001 Verwaltungsrecht allgemein;
10/01 Bundes-Verfassungsgesetz (B-VG);
40/01 Verwaltungsverfahren;
41/02 Passrecht Fremdenrecht;

Norm

AVG §45 Abs3;
AVG §58 Abs2;
AVG §60;
B-VG Art130 Abs2;
FrG 1997 §33 Abs1;
VwRallg;

Betreff

Der Verwaltungsgerichtshof hat durch den Vorsitzenden Senatspräsident Dr. Zeizinger und die Hofräte Dr. Robl, Dr. Rosenmayr, Dr. Pelant und Dr. Enzenhofer als Richter, im Beisein des Schriftführers Mag. Ogris, über die Beschwerde des LD in Moosbrunn, geboren am 2. Dezember 1972, vertreten durch Dr. Walther Leeb, Rechtsanwalt in 1070 Wien, Lerchenfelder Straße 29, gegen den Bescheid der Sicherheitsdirektion für das Bundesland Niederösterreich vom 23. Februar 1998, Zl. Fr 5140/97, betreffend Ausweisung, zu Recht erkannt:

Spruch

Der angefochtene Bescheid wird wegen Rechtswidrigkeit infolge Verletzung von Verfahrensvorschriften aufgehoben.
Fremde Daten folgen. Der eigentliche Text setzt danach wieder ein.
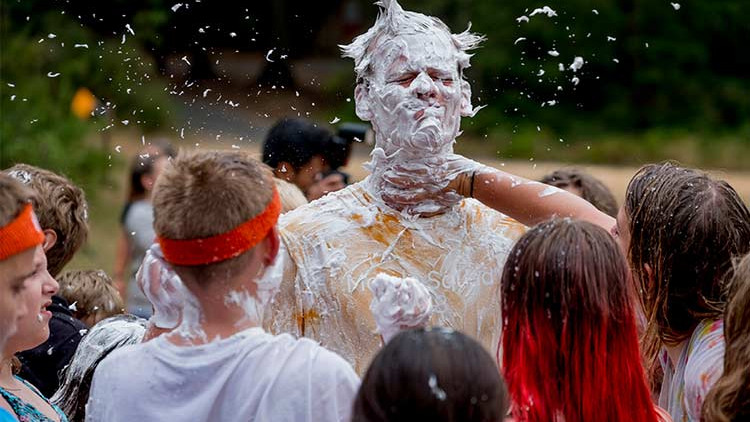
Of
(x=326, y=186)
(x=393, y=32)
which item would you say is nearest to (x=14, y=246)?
(x=393, y=32)

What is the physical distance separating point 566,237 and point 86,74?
11324 mm

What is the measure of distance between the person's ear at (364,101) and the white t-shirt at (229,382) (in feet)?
3.40

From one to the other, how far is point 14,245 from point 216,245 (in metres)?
0.42

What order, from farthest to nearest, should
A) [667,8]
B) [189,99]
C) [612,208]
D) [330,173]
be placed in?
1. [667,8]
2. [189,99]
3. [330,173]
4. [612,208]

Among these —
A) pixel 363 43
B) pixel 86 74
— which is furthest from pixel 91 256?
pixel 363 43

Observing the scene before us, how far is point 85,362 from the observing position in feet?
8.72

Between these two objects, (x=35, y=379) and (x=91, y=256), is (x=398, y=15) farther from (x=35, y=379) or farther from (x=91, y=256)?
(x=91, y=256)

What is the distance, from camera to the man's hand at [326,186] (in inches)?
180

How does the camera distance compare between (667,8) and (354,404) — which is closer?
(354,404)

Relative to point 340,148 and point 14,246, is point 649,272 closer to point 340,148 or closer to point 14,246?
point 14,246

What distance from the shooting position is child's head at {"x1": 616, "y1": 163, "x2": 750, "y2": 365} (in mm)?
2678

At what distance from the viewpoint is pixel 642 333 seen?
2.98 metres

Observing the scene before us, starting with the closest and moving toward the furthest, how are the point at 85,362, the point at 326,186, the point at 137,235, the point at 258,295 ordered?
the point at 258,295 → the point at 85,362 → the point at 326,186 → the point at 137,235

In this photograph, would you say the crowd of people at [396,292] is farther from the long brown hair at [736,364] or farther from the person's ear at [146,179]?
the person's ear at [146,179]
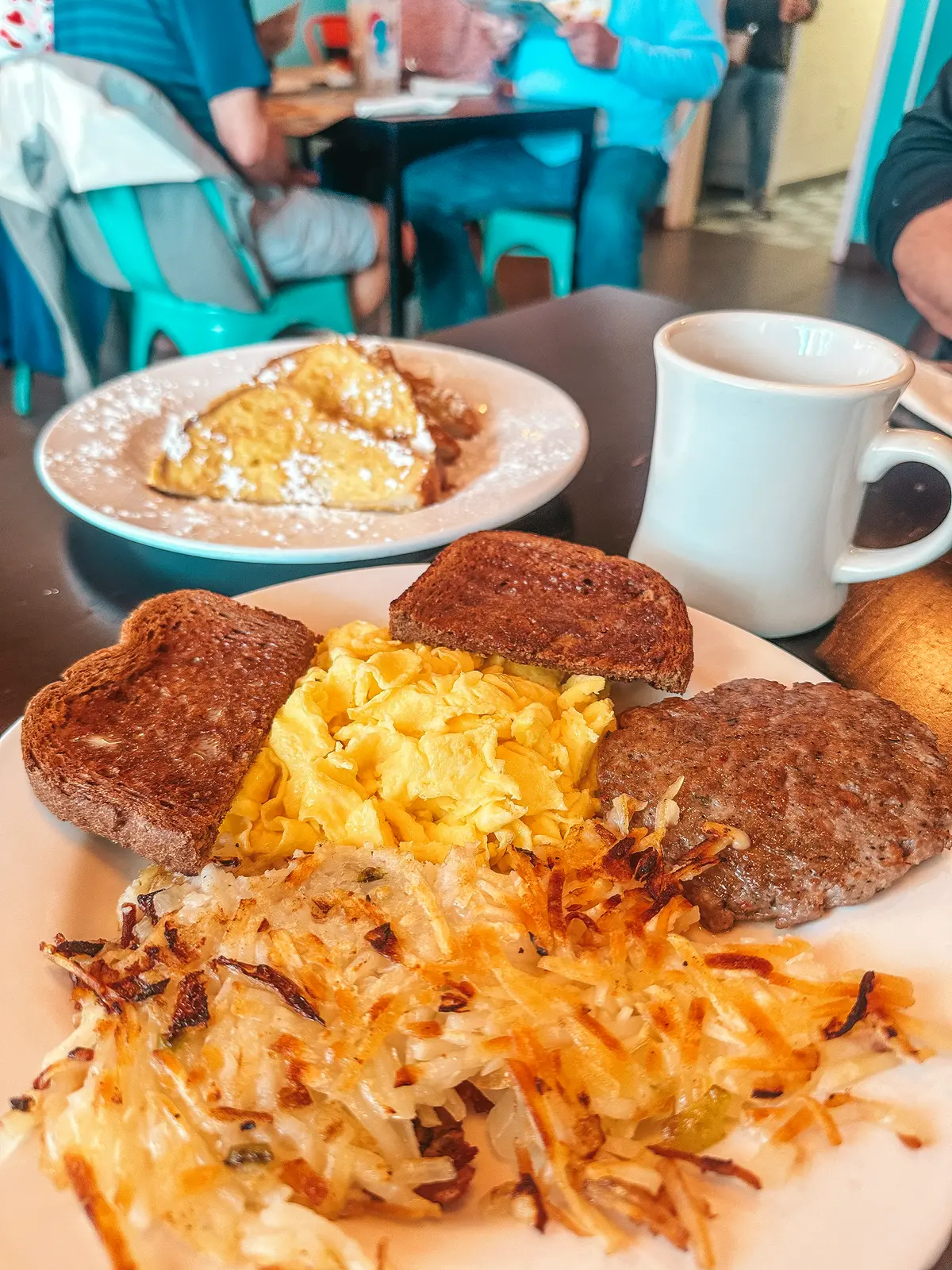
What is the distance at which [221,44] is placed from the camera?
3318 millimetres

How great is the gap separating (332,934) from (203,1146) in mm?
186

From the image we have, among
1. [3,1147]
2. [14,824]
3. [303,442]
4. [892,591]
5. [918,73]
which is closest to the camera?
[3,1147]

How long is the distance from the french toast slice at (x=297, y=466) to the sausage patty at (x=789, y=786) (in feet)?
2.39

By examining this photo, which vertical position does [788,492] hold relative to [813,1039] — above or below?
above

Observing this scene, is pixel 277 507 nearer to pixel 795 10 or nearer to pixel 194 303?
pixel 194 303

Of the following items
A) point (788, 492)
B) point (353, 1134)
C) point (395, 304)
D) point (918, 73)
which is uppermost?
point (918, 73)

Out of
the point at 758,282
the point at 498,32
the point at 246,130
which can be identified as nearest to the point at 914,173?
the point at 246,130

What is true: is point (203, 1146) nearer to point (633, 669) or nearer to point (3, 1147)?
point (3, 1147)

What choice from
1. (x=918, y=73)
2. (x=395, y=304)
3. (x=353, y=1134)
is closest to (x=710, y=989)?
(x=353, y=1134)

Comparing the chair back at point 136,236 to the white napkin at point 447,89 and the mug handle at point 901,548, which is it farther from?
the mug handle at point 901,548

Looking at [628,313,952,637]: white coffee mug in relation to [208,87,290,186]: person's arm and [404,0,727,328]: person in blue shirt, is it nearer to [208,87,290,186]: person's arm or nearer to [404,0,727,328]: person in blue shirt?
[208,87,290,186]: person's arm

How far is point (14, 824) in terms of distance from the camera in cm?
89

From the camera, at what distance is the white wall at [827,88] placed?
8656mm

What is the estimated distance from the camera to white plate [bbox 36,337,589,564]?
4.54ft
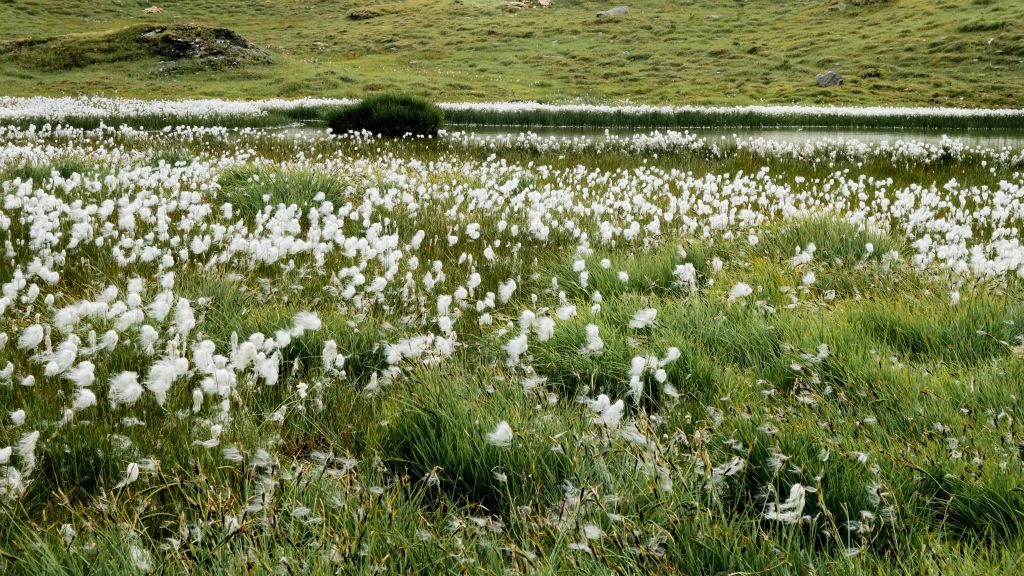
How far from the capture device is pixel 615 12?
273ft

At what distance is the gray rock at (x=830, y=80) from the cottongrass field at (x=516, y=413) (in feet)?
165

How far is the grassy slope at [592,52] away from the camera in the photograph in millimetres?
48375

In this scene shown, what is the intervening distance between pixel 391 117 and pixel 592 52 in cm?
5179

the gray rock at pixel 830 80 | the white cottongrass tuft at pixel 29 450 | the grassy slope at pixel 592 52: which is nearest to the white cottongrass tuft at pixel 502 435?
the white cottongrass tuft at pixel 29 450

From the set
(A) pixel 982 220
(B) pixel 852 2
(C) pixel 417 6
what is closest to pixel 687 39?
(B) pixel 852 2

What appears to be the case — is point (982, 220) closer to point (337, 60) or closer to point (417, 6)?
point (337, 60)

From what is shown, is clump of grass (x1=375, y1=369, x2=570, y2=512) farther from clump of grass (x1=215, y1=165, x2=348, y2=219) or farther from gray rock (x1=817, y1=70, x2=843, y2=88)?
gray rock (x1=817, y1=70, x2=843, y2=88)

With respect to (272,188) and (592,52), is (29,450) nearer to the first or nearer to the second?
(272,188)

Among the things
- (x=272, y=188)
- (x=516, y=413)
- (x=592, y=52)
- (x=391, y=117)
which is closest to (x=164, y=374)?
(x=516, y=413)

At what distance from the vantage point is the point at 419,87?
162ft

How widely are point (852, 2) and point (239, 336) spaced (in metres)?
86.9

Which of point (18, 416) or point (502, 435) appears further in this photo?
point (18, 416)

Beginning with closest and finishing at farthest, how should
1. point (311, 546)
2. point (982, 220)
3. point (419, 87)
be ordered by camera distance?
point (311, 546)
point (982, 220)
point (419, 87)

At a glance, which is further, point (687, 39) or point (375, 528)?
point (687, 39)
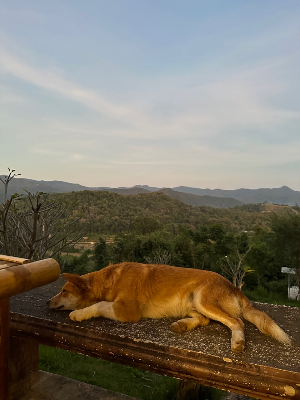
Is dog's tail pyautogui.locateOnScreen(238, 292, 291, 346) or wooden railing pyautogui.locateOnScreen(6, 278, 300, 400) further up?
dog's tail pyautogui.locateOnScreen(238, 292, 291, 346)

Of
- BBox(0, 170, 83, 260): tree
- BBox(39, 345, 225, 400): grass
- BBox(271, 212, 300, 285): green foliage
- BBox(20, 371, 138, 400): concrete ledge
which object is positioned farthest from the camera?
BBox(271, 212, 300, 285): green foliage

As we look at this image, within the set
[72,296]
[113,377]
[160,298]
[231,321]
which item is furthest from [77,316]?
[113,377]

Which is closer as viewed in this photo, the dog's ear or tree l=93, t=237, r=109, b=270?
the dog's ear

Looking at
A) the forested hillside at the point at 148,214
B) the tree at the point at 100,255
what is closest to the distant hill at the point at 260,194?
the forested hillside at the point at 148,214

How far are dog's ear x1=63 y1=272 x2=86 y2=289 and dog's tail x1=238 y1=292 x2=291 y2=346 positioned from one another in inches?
53.1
Der Bund hat dem Beschwerdeführer Aufwendungen in der Höhe von S 15.000,-- binnen zwei Wochen bei sonstiger Exekution zu ersetzen.

Begründung

Mit dem im Instanzenzug ergangenen Bescheid vom 23. Februar 1998 wies die belangte Behörde den Beschwerdeführer, einen polnischen Staatsangehörigen, gemäß § 33 Abs. 1 Fremdengesetz 1997 - FrG, BGBl. I Nr. 75, aus.

Begründend führte die belangte Behörde nach Wiedergabe der einschlägigen Normen im wesentlichen aus, der Antrag des Beschwerdeführers vom 7. Juni 1995 auf Erteilung einer Aufenthaltsbewilligung sei abgewiesen worden; eine dagegen gerichtete Verwaltungsgerichtshofbeschwerde sei anhängig. Die dem Beschwerdeführer zuletzt erteilte Aufenthaltsbewilligung sei am 13. November 1994 abgelaufen. Er sei somit nicht im Besitz eines Aufenthaltstitels. Trotz Abweisung des Antrages auf Erteilung einer Aufenthaltsbewilligung halte sich der Beschwerdeführer nach wie vor im Bundesgebiet auf und sei bereits mit rechtskräftigem Bescheid vom 25. Oktober 1996 ausgewiesen worden. Seine (vorübergehende) Ausreise am 11. Juli 1997 und allfällige weitere Grenzübertritte änderten nichts an der Notwendigkeit eines Aufenthaltstitels. Wenngleich durch die wiederholte Ausreise zwar prinzipiell die Frist für den sichtvermerksfreien Aufenthalt neu zu laufen beginne, so könne dies jedoch nicht auf jene Fremden angewendet werden, die in Österreich einer Erwerbstätigkeit nachgehen oder auf sonstige Weise sich im Bundesgebiet niederlassen wollen. Diese bedürften einer Niederlassungsbewilligung. Die Rechtsordnung messe der Einhaltung fremdengesetzlicher Vorschriften ein solches Gewicht bei, daß selbst bei Einmaligkeit von Verfehlungen gegen diese Normen ein schwerwiegender Verstoß gegen erhebliche öffentliche Interessen des österreichischen Staates vorliege.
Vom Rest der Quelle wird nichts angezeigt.